Le président de la Chambre de commerce de Gatineau, Pierre Samson

Surprise et émotion en Outaouais

Le porte-parole en matière de santé du regroupement Équité Outaouais et ancien candidat péquiste dans Hull, le Dr Gilles Aubé, n’en croyait tout simplement pas ses oreilles, lorsque mis au fait par Le Droit de la motion votée à l’unanimité par l’Assemblée nationale. « Je suis renversé, on ne s’attendait pas à ça », a-t-il lancé.

Une fois la surprise passée, le Dr Aubé a rappelé qu’une telle motion est d’abord une déclaration d’intention à laquelle des gestes concrets devront être attachés. « C’est une étape symbolique très importante, a-t-il dit. Ça n’avait jamais été reconnu avant. Peu importe le gouvernement en place, il y avait toujours eu un flottement sur cette question, alors qu’on était franchement sous-financé et de façon manifeste. »
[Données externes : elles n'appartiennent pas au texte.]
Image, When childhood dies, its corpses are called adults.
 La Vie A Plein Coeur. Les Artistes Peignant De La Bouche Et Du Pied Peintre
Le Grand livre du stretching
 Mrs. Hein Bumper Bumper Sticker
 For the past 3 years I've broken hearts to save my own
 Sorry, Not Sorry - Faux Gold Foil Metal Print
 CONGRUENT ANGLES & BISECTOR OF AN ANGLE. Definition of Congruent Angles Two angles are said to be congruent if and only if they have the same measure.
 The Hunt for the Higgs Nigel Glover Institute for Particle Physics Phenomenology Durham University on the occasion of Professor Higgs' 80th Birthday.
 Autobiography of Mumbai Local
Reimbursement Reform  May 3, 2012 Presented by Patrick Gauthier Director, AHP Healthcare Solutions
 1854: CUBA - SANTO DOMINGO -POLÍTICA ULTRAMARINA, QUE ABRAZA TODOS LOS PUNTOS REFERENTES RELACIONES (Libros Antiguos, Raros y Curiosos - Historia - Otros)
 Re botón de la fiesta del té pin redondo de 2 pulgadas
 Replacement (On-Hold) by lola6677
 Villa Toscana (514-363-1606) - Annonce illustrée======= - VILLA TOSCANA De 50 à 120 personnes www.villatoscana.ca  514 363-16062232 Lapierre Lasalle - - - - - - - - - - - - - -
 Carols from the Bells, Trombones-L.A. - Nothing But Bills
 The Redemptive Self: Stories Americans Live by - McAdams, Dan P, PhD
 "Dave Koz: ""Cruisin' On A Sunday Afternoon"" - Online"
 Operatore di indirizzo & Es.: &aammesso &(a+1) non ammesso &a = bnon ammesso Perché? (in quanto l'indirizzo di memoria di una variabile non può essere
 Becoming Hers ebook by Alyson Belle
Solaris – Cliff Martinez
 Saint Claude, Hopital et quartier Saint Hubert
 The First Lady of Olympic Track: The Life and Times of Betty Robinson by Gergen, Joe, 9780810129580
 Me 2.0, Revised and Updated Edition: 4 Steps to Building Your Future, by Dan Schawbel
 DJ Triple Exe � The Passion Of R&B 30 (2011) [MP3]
Maintenant que l’État québécois reconnaît les besoins et défis particuliers de l’Outaouais, il est temps pour le gouvernement d’agir, insiste le Dr Aubé. Équité Outaouais recommande l’adoption d’un projet de loi sur l’équité interrégionale. Une compensation financière étalée sur une dizaine d’années permettrait, selon le regroupement, de faire la correction financière souhaitée. « Tout le monde serait d’accord à ce que ça se fasse sur dix ans, mais il faut que ça se fasse », indique le Dr Aubé.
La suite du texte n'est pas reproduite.